A pH sensor tells you if the water is currently alkaline or acidic. Clean and filtered water will have a pH of around 6.5-7.5. Acidic water ranges from 0-7pH, while alkaline water ranges from 7-14pH. High concentrations of minerals like calcium and magnesium will cause a water’s pH to increase. On the other hand, contaminants like ammonia, aluminum, and other metals can lead to a decrease in pH levels.

How Are These Contaminants Being Produced?

Water is highly susceptible to becoming contaminated from a wide range of different sources, which is why water usually needs to be treated before it’s potable. The seven primary sources of water pollution extend to:

  • Industrial waste
  • Wastewater
  • Marine dumping
  • Agriculture
  • Oil spills
  • Radioactive waste
  • Global warming

Industrial facilities are among the main contributors to water contamination. During standard operations, these facilities produce a certain amount of waste via toxic pollutants and chemicals. This waste needs to be treated before being sent into a freshwater system. However, some facilities don’t properly treat wastewater before disposing of it, which can lead to pollution. Industrial waste can also get into streams and rivers from mines and agricultural sites.

When looking at standard wastewater and sewage, this water can consist of chemicals, pathogens, and bacteria that are harmful to humans and the environment. As for marine dumping, this occurs when garbage is dumped directly into ocean waters. Many countries use this method to dispose of household garbage. Keep in mind that some items can take centuries to decompose.

pollution

In agriculture, many farmers use pesticides and chemicals to make sure that insects and bacteria don’t damage crops. These chemicals can get into groundwater and create health issues with plants, humans, and animals. Keep in mind that this contaminated water may also become mixed with rainwater, which will eventually flow into streams and rivers to further pollute important sources of water.

Oil spills aren’t exactly common but are still a major source of water pollution. A single oil spill can lead to the loss of more than 100 million gallons of oil, which substantially pollute nearby waters.

Radioactive waste is produced from facilities that are tasked with making nuclear energy. This waste needs to be properly disposed of since uranium is exceedingly toxic. As for global warming, rising temperatures invariably kill aquatic animals. If a considerable amount of these animals die off, water supplies can become highly polluted.

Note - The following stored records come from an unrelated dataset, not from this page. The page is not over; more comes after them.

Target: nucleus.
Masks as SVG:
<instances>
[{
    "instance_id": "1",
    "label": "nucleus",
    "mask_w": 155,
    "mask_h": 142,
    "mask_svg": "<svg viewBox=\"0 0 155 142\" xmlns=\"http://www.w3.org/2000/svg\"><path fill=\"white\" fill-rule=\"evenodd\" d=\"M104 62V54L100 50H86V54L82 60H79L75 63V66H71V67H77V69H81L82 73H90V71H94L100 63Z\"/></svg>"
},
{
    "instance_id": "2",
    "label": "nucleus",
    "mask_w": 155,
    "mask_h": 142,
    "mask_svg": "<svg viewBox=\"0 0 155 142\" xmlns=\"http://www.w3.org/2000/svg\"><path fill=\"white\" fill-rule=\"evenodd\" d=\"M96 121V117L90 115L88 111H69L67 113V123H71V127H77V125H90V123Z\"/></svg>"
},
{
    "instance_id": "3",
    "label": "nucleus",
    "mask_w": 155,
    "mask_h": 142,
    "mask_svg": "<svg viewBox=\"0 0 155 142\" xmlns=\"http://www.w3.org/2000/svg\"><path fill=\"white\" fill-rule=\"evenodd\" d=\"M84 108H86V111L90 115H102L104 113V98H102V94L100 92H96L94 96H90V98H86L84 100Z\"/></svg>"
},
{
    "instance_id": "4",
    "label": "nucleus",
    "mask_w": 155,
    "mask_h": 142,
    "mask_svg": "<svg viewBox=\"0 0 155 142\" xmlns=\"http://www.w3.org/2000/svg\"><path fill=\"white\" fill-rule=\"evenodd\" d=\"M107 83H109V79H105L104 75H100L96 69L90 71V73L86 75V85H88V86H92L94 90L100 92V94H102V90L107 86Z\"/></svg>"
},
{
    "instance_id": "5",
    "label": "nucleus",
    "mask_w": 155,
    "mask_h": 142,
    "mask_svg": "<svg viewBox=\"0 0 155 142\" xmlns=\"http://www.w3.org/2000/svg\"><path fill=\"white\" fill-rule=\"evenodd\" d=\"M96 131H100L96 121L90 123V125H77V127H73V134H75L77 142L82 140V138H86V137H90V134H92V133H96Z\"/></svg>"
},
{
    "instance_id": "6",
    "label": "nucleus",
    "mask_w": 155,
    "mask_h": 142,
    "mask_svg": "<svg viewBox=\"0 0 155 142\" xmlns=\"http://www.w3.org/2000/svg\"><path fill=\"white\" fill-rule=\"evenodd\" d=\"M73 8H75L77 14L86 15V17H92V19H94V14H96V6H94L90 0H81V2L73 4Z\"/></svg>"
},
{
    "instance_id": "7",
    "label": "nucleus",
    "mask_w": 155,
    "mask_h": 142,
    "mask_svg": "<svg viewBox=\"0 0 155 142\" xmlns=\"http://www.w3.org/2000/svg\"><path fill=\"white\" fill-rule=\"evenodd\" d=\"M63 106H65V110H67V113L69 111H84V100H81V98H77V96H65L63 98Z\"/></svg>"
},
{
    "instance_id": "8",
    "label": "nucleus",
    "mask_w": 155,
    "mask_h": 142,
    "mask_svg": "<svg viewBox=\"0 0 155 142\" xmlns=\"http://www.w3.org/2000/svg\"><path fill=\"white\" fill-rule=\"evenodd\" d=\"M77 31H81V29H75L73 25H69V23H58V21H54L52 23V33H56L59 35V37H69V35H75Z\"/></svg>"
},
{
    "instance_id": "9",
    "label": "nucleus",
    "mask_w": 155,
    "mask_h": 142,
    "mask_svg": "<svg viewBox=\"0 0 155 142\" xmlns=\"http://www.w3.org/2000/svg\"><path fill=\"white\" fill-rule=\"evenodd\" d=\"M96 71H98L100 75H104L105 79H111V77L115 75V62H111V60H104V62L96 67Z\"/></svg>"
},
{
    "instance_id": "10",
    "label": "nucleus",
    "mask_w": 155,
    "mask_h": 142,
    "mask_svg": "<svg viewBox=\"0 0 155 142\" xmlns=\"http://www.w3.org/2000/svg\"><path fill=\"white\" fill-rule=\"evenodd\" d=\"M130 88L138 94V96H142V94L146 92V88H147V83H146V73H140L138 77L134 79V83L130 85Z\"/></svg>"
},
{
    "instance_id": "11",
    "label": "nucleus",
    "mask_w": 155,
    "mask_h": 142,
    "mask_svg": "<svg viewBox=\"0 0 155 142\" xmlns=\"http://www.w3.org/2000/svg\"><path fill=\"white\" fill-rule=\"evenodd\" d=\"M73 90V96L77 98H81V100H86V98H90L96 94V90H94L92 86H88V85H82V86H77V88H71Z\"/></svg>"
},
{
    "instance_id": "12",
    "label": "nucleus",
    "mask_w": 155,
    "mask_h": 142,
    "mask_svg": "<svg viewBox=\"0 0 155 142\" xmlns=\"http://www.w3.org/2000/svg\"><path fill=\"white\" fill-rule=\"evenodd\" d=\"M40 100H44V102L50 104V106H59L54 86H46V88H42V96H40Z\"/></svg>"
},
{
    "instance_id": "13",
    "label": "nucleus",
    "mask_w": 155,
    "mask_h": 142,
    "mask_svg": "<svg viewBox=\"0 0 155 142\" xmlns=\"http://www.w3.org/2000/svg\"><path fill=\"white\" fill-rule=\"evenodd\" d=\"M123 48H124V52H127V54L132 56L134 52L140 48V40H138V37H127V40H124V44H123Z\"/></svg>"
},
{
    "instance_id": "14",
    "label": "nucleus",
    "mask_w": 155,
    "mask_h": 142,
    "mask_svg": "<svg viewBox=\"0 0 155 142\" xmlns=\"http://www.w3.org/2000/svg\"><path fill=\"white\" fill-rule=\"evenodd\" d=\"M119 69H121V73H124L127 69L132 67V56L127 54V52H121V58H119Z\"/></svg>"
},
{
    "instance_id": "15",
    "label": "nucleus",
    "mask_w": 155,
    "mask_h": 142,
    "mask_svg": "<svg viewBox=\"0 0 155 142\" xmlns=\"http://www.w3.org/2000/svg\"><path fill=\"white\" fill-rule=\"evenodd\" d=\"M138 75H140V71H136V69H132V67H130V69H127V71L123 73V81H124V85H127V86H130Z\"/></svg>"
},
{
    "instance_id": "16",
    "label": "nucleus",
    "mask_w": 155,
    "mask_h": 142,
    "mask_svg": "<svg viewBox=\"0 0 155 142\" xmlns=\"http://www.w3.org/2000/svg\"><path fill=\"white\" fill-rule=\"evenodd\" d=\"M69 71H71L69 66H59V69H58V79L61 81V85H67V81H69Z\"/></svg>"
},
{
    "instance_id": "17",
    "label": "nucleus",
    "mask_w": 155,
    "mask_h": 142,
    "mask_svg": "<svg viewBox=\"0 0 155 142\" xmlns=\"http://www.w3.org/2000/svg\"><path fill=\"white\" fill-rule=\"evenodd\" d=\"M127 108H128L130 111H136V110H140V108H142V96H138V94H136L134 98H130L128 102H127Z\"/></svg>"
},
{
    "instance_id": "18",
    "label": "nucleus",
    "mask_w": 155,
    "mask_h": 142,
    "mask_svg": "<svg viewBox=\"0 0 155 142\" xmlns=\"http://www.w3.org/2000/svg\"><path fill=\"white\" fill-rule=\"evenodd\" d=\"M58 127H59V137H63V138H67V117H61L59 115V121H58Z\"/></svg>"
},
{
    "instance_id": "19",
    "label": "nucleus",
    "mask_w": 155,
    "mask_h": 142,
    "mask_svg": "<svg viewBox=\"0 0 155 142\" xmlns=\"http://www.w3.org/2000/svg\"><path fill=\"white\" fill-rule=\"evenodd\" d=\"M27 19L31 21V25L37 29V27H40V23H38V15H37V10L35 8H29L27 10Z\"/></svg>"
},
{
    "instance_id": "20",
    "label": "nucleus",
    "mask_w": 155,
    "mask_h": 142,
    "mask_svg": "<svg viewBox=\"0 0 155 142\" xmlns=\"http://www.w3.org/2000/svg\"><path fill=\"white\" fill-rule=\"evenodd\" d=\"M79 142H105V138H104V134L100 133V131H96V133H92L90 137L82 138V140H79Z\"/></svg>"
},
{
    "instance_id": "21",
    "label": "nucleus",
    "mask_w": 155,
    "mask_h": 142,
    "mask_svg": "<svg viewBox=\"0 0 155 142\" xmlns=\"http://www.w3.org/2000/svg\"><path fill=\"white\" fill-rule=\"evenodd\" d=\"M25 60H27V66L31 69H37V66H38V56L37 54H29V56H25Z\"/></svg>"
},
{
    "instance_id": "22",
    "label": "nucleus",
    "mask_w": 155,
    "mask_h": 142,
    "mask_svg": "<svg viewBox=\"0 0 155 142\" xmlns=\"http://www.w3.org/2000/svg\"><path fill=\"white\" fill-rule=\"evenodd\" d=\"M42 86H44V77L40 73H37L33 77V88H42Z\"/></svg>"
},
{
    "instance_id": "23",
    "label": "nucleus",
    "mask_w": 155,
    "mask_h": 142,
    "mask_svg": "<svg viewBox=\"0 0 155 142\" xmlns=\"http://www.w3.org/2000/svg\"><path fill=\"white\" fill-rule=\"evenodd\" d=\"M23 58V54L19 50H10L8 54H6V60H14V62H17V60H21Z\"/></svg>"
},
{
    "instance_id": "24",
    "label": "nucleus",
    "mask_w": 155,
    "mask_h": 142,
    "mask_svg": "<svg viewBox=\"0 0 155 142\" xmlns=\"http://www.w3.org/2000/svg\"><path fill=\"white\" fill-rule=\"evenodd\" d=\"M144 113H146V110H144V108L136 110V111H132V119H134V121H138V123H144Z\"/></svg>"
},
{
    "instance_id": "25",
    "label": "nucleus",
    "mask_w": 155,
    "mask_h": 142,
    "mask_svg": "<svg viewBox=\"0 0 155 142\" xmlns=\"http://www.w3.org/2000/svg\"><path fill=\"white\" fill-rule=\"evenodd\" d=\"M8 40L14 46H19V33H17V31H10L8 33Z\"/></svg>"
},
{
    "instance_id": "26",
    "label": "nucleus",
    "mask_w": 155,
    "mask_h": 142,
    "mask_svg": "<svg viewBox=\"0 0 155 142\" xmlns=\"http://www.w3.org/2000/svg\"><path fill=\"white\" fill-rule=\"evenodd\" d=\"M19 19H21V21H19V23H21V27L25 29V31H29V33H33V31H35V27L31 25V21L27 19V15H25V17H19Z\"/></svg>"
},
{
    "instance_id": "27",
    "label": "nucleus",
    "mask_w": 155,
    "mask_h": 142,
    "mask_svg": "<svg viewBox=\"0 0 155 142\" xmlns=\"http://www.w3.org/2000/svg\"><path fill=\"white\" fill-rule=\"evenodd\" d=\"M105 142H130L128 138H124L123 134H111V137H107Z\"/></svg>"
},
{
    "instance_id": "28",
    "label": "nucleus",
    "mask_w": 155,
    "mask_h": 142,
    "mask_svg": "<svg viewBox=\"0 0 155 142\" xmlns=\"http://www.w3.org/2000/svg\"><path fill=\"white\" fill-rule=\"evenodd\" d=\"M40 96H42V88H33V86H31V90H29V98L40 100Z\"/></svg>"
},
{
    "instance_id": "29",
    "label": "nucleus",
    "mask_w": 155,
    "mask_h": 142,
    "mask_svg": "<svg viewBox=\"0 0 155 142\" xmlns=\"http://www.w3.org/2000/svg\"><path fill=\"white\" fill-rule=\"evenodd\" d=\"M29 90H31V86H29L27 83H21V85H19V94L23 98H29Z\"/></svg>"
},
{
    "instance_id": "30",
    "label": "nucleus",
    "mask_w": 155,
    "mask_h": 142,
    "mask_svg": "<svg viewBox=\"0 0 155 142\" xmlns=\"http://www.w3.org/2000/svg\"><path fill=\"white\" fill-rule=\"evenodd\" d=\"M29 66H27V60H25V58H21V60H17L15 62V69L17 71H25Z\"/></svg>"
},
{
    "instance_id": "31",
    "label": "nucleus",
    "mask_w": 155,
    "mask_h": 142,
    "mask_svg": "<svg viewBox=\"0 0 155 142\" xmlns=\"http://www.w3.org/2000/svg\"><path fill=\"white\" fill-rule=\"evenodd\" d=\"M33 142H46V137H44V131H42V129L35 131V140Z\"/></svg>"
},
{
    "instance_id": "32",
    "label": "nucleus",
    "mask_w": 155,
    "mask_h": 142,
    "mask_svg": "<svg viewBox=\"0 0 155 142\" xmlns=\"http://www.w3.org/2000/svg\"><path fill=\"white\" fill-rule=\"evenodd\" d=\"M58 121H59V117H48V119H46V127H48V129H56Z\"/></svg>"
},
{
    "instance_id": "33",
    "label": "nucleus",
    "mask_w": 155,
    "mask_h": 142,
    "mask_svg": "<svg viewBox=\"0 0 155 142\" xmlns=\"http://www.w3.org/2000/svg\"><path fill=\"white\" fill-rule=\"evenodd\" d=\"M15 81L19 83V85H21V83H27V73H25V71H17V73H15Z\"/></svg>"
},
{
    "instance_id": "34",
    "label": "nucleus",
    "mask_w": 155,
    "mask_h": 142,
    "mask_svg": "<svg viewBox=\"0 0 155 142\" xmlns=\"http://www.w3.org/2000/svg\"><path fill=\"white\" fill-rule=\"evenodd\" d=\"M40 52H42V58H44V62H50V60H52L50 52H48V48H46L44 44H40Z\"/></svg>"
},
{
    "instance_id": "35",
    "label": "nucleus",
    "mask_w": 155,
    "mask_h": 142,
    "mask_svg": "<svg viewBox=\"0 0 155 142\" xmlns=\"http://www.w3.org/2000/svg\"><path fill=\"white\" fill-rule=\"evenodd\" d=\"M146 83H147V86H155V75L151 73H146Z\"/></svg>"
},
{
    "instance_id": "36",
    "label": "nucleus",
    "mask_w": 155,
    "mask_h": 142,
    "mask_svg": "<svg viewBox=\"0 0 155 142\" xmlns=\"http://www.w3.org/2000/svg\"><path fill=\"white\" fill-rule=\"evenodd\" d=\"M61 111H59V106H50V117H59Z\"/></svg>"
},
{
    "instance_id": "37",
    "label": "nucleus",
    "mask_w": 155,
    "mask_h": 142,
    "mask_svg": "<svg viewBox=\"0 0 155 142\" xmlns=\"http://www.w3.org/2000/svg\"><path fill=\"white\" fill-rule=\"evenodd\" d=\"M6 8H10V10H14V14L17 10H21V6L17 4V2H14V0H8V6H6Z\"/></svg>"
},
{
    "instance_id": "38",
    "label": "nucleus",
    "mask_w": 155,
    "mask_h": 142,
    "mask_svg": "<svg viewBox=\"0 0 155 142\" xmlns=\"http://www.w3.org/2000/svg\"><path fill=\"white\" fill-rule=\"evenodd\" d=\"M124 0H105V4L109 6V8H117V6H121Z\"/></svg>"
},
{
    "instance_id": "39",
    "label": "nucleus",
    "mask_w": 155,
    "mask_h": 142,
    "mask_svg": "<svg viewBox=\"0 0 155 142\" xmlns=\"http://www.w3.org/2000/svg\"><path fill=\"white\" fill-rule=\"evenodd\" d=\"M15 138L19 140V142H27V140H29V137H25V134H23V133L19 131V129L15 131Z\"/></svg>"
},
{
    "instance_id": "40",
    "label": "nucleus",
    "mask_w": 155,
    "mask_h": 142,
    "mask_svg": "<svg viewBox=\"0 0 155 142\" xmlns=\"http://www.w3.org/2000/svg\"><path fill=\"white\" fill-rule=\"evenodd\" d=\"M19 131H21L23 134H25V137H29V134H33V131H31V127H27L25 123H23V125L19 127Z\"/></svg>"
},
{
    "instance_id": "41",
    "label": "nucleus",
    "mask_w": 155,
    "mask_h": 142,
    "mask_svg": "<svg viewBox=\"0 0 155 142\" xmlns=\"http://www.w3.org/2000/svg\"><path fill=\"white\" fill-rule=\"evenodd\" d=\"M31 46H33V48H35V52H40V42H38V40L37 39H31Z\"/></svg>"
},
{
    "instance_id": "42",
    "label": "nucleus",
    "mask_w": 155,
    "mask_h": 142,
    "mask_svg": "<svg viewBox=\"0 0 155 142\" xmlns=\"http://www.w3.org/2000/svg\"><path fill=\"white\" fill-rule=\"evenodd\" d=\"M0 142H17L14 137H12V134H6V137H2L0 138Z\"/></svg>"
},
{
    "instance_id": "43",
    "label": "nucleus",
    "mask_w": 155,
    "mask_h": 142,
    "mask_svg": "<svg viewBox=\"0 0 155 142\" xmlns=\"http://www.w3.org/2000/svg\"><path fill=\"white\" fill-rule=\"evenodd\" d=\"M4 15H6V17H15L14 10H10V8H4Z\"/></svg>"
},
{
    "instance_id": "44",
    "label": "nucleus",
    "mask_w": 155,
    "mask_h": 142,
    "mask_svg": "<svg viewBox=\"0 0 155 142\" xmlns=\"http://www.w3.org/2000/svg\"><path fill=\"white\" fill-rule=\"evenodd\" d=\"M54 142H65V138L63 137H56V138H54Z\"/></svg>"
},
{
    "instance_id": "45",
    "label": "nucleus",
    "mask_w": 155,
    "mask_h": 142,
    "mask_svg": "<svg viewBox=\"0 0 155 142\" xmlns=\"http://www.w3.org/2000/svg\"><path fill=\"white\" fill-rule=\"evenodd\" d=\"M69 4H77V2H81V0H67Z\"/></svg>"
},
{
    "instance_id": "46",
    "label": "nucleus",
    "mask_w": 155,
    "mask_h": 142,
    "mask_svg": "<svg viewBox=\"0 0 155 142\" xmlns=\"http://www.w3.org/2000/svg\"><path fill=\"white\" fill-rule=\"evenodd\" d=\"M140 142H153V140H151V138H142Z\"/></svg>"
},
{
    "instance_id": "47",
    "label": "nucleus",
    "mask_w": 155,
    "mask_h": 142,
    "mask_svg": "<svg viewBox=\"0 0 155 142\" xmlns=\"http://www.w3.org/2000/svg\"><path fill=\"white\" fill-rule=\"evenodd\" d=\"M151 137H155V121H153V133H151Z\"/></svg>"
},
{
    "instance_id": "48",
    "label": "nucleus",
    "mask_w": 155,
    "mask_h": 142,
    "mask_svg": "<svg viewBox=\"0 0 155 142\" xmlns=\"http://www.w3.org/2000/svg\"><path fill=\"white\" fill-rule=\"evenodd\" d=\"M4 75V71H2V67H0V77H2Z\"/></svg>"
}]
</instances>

Possible Solutions for EPA Contaminants in Drinking Water

There are several ways to eliminate water contaminants and make sure that EPA guidelines are properly met. Among the most effectively solutions involves the ion-exchange process, which uses special equipment that’s outfitted with a micro-porous resin. A solution is placed on the resin before the water treatment process begins.

Once water is sent into the resin bed, ions within the water become attached to the resin beads, which results in the solution being sent into the water. This process allows harmless components in the solution to be exchanged for contaminants in the water, which means that contaminants will slowly accumulate on the resin. Keep in mind that the exchange resin should be cleaned regularly to remove the contaminants and maintain efficacy.

clean-drinking-water

Another potential treatment involves activated carbon filtration, which is able to get rid of dioxins, radioactive wastes, PCBs, and fuel from water. All chemicals in the water will become stuck on the filter, which means that only clean water gets through. Many fish tank filers and tap water filters are activated carbon filters. Just like ion-exchange filters, activated carbon filters must also be cleaned regularly. It’s common for activated carbon filters to be combined with other water treatments to ensure that many different types of contaminants are removed from the water.

Regardless of the type of water you would like to remove contaminants from, getting rid of some of the contaminants that have yet to be regulated by the EPA is highly recommended. By taking a proactive approach, you can eliminate any harmful contaminants and provide yourself or your facility with clean and healthy water.